Capital Cities, Fitz & The Tantrums dance party rolls through the Rave

Fitz & The Tantrums and Capital Cities brought their contagiously danceable indie-pop to the Rave Saturday night for the last stop of their “Bright Futures” tour. Both bands showcased their soulful, disco-infused style to make for three hours of pure, unadulterated dance-party action.

Before the real show began, Los Angeles-based band, Beat Club, took the stage for a short, lackluster, seven-song performance. The band’s overall style mimicked the funk of Fitz, but ultimately lacked the fun soul that makes the band danceable and fun. Beat Club concluded its set with the song “Something Better,” an appropriate end to an average performance. Something much better is exactly what came next.

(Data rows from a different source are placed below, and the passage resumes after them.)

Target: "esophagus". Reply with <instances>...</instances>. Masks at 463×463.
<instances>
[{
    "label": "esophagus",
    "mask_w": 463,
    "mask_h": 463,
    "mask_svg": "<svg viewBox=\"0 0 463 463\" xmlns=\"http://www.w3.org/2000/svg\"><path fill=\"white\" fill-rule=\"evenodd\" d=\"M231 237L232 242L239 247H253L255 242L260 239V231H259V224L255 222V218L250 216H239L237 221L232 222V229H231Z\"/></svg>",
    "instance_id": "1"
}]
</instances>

Capital Cities took the stage, immediately boosting crowd morale and mesmerizing the Rave with a massive sunglass-shaped backdrop, customized Capital Cities varsity jackets, and electronic beats. Led by vocalist/guitar player Ryan Merchant and vocalist/keyboardist Sebu Simonian, the band played just about every song off of its debut album, “In a Tidal Wave of Mystery,” and added a surprise with an innovative cover of the Bee Gees’ “Stayin’ Alive.” The cover added danceable synth-beats and a purple trombone solo played by the band’s talented trumpet player, Spencer Ludwig into the disco anthem.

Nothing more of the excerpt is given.